When 950 event professionals came together at JW Marriott Los Angeles L.A. Live in June for the annual PCMA EduCon, they left with more than swag bags—although there was plenty of that in the L.A. Amenity room. The event was designed to create connections and tell stories.
To do that, PCMA consciously kept the number of attendees more manageable than at the annual Convening Leaders event, which will be in San Francisco in January of 2020. “Although it is the largest EduCon we have ever had, the intimacy of the conference allows you to visit rather than growing it so big that you only pass people in the hallway,” said Greg O’Dell, PCMA Board chair and Events DC president and CEO.
Storytelling is an art and we forget how powerful it is, even in business, said Sherrif Karamat, PCMA president and CEO. “Telling true stories about how we arrived where we are is how connections are made,” he explained.
— JT Long (@SmartMtgsJT) June 27, 2019
Some of the powerful stories shared include:
The Strength of Songtelling
John Ondrasik, singer and songwriter behind Fighting for Five and the songs “Superman (It’s Not Easy)” and “100 Years” explained his 20-year struggle leading up to his “overnight success” and the battle to stay out of the one-hit wonder club. He credited his success to a desire to get the little things right, making himself uncomfortable by putting himself in new situations and listening—often to his children who have a way of helping him be in the moment and focusing his mind on what is really important.
“You have to trust your gut and ask yourself what kind of world you want,” he said. “What would you do if you were creating an event for yourself?” he asked.
It helped that his insights were punctuated by snippets from his hits that immediately had the audience nostalgic for when they first experienced “Chances” from the movie “The Blind Side.”
A Call for Authenticity
Diversity and inclusion expert Ritu Bhasin shared her story as proof that the path to an empowered career and life is rooted in the courage to be, if not your completely authentic self, at least an adapted self that still contains elements of what makes us unique. “When we submit to performing and adapt to what we think people want us to be, it is disempowering and unhealthy,” she explained.
As the daughter of Indian immigrants, Bhasin experienced extreme physical and social bullying as a child based on her family, clothes and religion. “The feeling of isolation was the worst,” she said. That led her to try to adapt the dominant way of dressing, talking and acting to fit in to her career as an attorney. It also was not healthy.
Only when she embraced her true self and was able to bring all of her creativity and insights to her clients was she able to look forward to going to work—at least most days. Now, she helps corporations go beyond saying they are inclusive and shift to actually valuing differences. “Authenticity is the antidote to exclusion,” she said.
Sounds Like a Superhero
Tamika Catchings, superstar player for the WNBA Indiana Fever, was also a victim of bullying as a child because of a hearing problem that required her to wear hearing aids and made speech difficult. She worked relentlessly to express herself in the language of sports and welcomed a team around her that was there for the good and the bad and succeeded beyond her wildest dreams.

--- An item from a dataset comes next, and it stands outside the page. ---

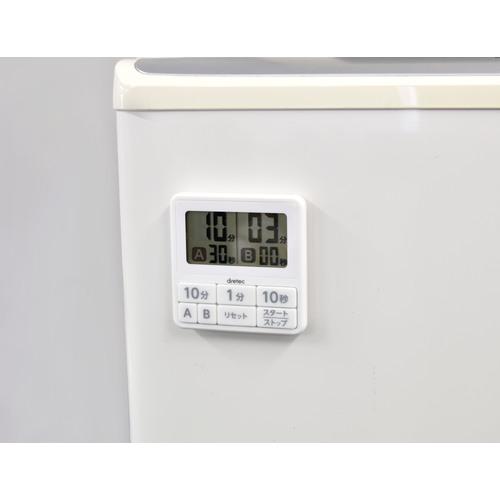 dretec ダブルタイマー ホワイト ( T-551WT ) (株)ドリテック |  | 03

“Embrace any opportunities that come your way,” she advised.
Tamika fought adversity an average person might not think about—a hearing disability, Karamat explained. “She tells about her journey in a way that is effortless and resonates. You are there rooting for her. That is the power of storytelling,” he said.
At the end of the conference Karamat shared his own Dear World story written on his arms and expressed as, “The day the yellow flower bloomed.”
He described the goal of the conference as an agenda designed to create emotional impact because touching hearts is how people learn. “Meaningful experiences create stickiness,” he said.
Not all the storytelling was verbal or from the stage. An Instagram-worthy greenhouse of juices shared the story of wellness. Stories of failure used as learning experiences were told from a boxing ring that brought people outside to experience the Southern California sun.
“PCMA is willing to experiment and take small risks; we act as Guinea pigs,” he said of the different learning environments based on all the different ways people learn. “We may only retain 7 percent of what we hear, we remember 90 percent of what we see or experience,” he said.
“We will continue to try to raise awareness of what business events do for communities, for social good and for everyone’s personal and professional development,” he said.